→ **Instructions to follow**:
Keep the images out and copy every entry below exactly.

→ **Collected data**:
<<<<

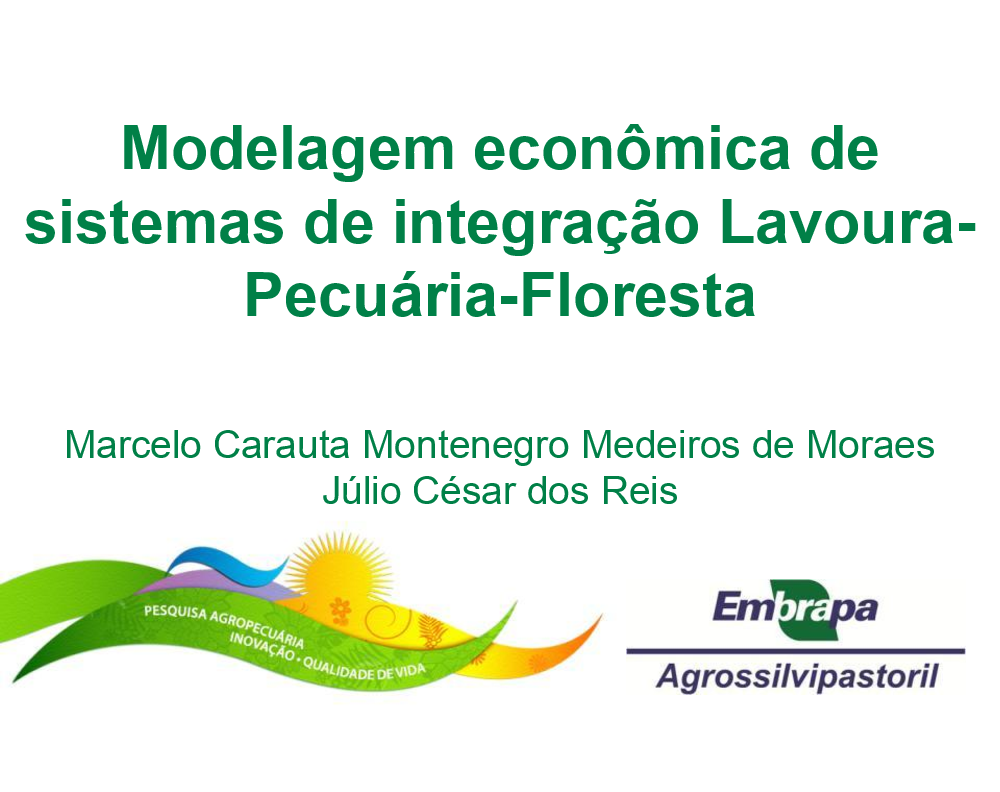 Modelagem econômica de sistemas de integração Lavoura-Pecuária-Floresta

Marcelo Carauta Montenegro Medeiros de Moraes
Júlio César dos Reis

PESQUISA AGROPECUÁRIA
INOVAÇÃO - QUALIDADE DE VIDA

Embrapa
Agrossilvipastoril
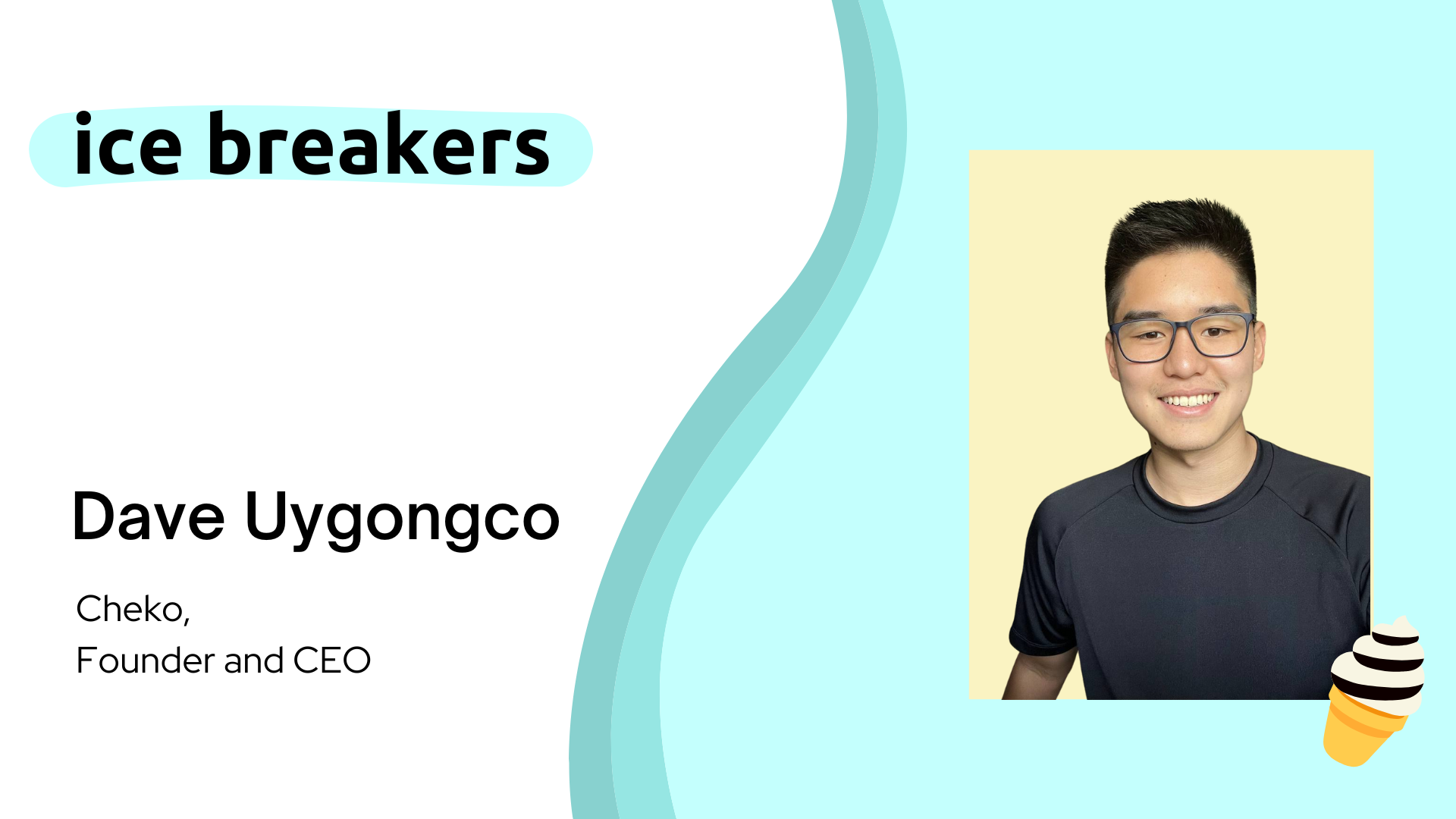 ice breakers

Dave Uygongco

Cheko,
Founder and CEO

>>>>

→ **Answer section**:
 Modelagem econômica de sistemas de integração Lavoura-Pecuária-Floresta

Marcelo Carauta Montenegro Medeiros de Moraes
Júlio César dos Reis

PESQUISA AGROPECUÁRIA
INOVAÇÃO - QUALIDADE DE VIDA

Embrapa
Agrossilvipastoril
 ice breakers

Dave Uygongco

Cheko,
Founder and CEO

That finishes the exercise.